▶ About this task:
Search the data below for "burst"; list each line that holds it.

▶ Supplied entries:
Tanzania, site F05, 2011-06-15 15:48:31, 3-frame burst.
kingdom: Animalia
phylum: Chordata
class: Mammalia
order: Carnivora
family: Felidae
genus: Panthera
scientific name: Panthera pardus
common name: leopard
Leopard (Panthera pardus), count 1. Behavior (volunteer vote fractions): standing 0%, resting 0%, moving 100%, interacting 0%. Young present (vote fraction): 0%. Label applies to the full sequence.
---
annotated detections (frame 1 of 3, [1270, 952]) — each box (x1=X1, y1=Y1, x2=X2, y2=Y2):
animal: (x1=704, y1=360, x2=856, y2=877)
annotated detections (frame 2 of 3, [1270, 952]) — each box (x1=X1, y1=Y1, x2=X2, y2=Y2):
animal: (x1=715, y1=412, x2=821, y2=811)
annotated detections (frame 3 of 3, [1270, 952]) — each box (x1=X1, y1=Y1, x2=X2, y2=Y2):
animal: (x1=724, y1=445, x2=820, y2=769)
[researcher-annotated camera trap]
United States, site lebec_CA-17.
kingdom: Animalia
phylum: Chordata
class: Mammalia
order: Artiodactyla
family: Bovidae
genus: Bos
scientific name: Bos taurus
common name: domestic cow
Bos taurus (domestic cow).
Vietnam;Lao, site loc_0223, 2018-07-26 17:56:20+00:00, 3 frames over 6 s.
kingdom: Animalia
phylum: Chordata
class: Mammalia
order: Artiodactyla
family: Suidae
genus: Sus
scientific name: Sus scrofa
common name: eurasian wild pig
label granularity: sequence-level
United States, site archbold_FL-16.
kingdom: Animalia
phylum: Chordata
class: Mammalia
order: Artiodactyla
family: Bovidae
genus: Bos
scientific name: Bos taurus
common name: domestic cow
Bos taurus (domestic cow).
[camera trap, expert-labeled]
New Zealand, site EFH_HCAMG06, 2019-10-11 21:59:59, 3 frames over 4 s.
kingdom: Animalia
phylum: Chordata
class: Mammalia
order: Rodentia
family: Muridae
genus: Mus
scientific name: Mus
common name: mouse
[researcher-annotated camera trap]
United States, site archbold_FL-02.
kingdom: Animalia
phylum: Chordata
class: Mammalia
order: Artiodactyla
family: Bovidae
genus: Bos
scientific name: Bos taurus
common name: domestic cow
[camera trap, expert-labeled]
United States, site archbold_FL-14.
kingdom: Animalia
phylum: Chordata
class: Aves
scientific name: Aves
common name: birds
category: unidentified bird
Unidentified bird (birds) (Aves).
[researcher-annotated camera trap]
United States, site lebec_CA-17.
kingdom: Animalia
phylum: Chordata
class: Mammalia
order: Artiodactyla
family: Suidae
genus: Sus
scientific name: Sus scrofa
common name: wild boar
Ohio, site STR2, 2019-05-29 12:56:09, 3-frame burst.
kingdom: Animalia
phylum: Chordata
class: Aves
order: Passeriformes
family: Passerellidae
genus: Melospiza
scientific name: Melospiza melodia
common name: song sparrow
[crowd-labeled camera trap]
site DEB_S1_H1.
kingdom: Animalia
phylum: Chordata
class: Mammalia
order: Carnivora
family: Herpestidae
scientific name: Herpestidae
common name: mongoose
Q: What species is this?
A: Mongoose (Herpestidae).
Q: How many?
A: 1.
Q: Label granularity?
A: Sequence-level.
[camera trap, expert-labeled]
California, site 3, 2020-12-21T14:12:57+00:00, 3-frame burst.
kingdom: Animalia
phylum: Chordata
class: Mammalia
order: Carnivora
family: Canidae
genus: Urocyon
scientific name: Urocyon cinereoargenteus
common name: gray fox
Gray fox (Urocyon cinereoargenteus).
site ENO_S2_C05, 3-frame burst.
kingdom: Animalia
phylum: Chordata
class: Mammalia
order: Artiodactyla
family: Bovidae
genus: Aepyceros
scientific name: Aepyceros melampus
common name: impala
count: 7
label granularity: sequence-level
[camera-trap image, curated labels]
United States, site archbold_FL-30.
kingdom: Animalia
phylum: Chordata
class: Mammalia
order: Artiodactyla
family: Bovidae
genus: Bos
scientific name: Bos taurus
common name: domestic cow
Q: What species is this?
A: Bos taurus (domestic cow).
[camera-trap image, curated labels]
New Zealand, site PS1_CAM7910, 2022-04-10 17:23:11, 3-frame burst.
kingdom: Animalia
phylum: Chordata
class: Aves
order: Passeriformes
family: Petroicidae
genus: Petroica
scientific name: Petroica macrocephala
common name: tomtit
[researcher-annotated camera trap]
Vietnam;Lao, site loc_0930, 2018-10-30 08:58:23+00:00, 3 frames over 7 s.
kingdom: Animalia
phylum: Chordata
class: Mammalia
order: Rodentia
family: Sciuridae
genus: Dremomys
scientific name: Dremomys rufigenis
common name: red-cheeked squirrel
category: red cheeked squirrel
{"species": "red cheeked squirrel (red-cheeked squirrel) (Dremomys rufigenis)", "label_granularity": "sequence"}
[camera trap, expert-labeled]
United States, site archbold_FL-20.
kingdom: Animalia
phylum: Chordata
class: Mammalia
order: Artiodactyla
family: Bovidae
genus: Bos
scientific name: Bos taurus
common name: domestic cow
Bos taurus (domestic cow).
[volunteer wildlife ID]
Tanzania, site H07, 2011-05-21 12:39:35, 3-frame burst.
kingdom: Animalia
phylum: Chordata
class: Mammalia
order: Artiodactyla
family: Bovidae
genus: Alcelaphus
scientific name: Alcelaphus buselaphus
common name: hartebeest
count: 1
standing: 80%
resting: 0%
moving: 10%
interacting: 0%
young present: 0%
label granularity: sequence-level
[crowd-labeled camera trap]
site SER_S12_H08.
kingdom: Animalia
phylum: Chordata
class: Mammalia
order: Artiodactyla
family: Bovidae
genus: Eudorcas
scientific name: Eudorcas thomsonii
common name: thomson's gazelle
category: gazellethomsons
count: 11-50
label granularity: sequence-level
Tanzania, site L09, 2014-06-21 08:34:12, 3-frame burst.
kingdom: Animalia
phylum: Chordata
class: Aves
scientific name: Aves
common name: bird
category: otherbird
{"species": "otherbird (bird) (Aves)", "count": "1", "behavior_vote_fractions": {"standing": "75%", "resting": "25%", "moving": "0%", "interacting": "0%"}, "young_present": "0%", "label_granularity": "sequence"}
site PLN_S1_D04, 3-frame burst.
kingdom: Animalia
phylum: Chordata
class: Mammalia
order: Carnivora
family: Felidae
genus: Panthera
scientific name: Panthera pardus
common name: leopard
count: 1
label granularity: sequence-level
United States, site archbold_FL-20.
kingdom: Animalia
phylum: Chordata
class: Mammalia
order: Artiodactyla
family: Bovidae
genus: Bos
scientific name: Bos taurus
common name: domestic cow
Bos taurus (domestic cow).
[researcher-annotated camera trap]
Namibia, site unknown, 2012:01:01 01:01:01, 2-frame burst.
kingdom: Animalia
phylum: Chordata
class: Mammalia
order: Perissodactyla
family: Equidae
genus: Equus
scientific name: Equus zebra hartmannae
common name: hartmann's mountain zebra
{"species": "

▶ Written reply:
Tanzania, site F05, 2011-06-15 15:48:31, 3-frame burst.
Ohio, site STR2, 2019-05-29 12:56:09, 3-frame burst.
California, site 3, 2020-12-21T14:12:57+00:00, 3-frame burst.
site ENO_S2_C05, 3-frame burst.
New Zealand, site PS1_CAM7910, 2022-04-10 17:23:11, 3-frame burst.
Tanzania, site H07, 2011-05-21 12:39:35, 3-frame burst.
Tanzania, site L09, 2014-06-21 08:34:12, 3-frame burst.
site PLN_S1_D04, 3-frame burst.
Namibia, site unknown, 2012:01:01 01:01:01, 2-frame burst.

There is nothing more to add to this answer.